5-year low on gold - what does this tell us?



Gold is supposed to do well in a crisis. Unfortunately, the recent Greek and China crises have not been good for gold. In fact, it has been a period of further declines as the crises did not play out not a  global flight to quality. It is not a given that gold will do well during a crisis. Gold is very particular on what it will respond to and there is not a pattern that can provide insight for investors. 

Gold is 40% off its price highs and speculative short positions are at the highest levels since 1995. The market hit highs during the last EMS crisis and when there was greater talk of inflation from QE. We now know that QE was not a recipe for inflation. Since that high, governments have been able to contain crises and inflation has not been a problem. Real rates have been negative and nominal rates have actually gone negative, but that has not slowed the slide in gold. Liquidity from the G3 is in abundance, but that has not helped gold prices.
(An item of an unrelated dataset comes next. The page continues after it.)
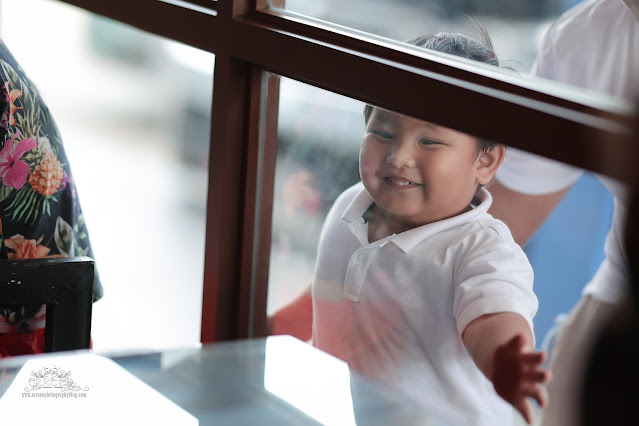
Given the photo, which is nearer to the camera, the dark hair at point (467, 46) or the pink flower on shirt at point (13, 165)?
the dark hair at point (467, 46)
The Bank of China revealed its gold holding which disappointed many investors. The PBOC does not want too much gold for its foreign  reserves. Gold prices have declined with the better growth in the US and the strengthening of the dollar. Gold has moved down with other commodities over the last few years.

There just is not a good story for holding gold except that it may reverse if the fundamentals change. A reversal story at this time is a not a strategy for buying but a story for hope.